3Hren / msgpack-rust

MessagePack implementation for Rust / msgpack.org[Rust]
MIT License
1.17k stars 130 forks source link

rmp-serde: Failed to deserialize &[u8] #163

Open sudeep9 opened 6 years ago

sudeep9 commented 6 years ago

I have a basic question. I have the following code (rmp-serde version = 0.13.7):

#[derive(Debug, Deserialize, Serialize)]
struct Data<'a> {
    buf: &'a [u8]
}

fn codec() -> Result<(), Error> {
    let buf = b"hello";

    let d = Data{buf: buf.as_ref()};

    let mut outbuf = Vec::new();
    d.serialize(&mut Serializer::new_named(&mut outbuf))?;

    let inbuf = outbuf.as_slice();
    let mut de = Deserializer::from_slice(inbuf);
    let d2: Data = serde::Deserialize::deserialize(&mut de)?;
    println!("decoded data = {:?}", d2);

    Ok(())
}

The deserialization fails with error: Error: Syntax("invalid type: sequence, expected a borrowed byte array"). The code works if buf: &'a [u8] is changed to buf: &'a str.

Does &'a [u8] needs a different treatment?

mgxm commented 6 years ago

Hello @sudeep9 I resolved this issue just using the serde_bytes

misos1 commented 6 years ago

It should be default behaviour to serialise Vec in way that serde_bytes does.
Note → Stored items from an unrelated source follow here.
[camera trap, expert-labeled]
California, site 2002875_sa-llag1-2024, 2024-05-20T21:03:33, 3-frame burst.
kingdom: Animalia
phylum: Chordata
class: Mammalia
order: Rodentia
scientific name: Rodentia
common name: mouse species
Without it bytes above 0x7F like 0xFDFEFF are serialised into messagepack fixarray (0x9X) [81, A1, 61, 93, CC, FD, CC, FE, CC, FF] instead of [81, A1, 61, C4, 3, FD, FE, FF] where is used bin 8 (0xC4), this means about 1.5x more size in serialised format than original binary data.

Using serde_bytes is more efficient but unfortunately seems still does not support deserialisation into &'a [u8].

jaxrtech commented 3 years ago

Not sure if this has been resolved, but figured better not to lead to the "Wisdom of the Ancients" scenario...

To work around not being able to deserialize into &'a [u8], I also used serde_bytes, but instead have two nearly-identical structs with the exception that:

From a Rust borrow checker perspective, it makes sense to some degree since when you're serializing, you only need to have a borrowed version (the message struct doesn't need to own the buffer). While, when you're deserializing, the message you get back with the buffer should own the buffer via a Vec<u8> otherwise it's not clear who owns the buffer.

Example snippet:

#[derive(Serialize)]
pub struct FooRef<'a> {
    #[serde(with = "serde_bytes")]
    pub buf: &'a [u8],
}

#[derive(Deserialize)]
pub struct FooOwned {
    #[serde(with = "serde_bytes")]
    pub buf: Vec<u8>,
}
misos1 commented 3 years ago

While, when you're deserializing, the message you get back with the buffer should own the buffer via a Vec otherwise it's not clear who owns the buffer.

It makes sense in some use cases but not in all. Why would not be clear who owns the buffer?

kornelski commented 3 years ago

By default it's not possible to deserialize anything into &[u8], because slices can't store any data.

You can make the struct borrow from the input it parses, and in Serde you need to add #[serde(borrow)] annotation to tell Serde to do it.

Also try Cow<'a, [u8]> if you want to use either borrowed or owned data.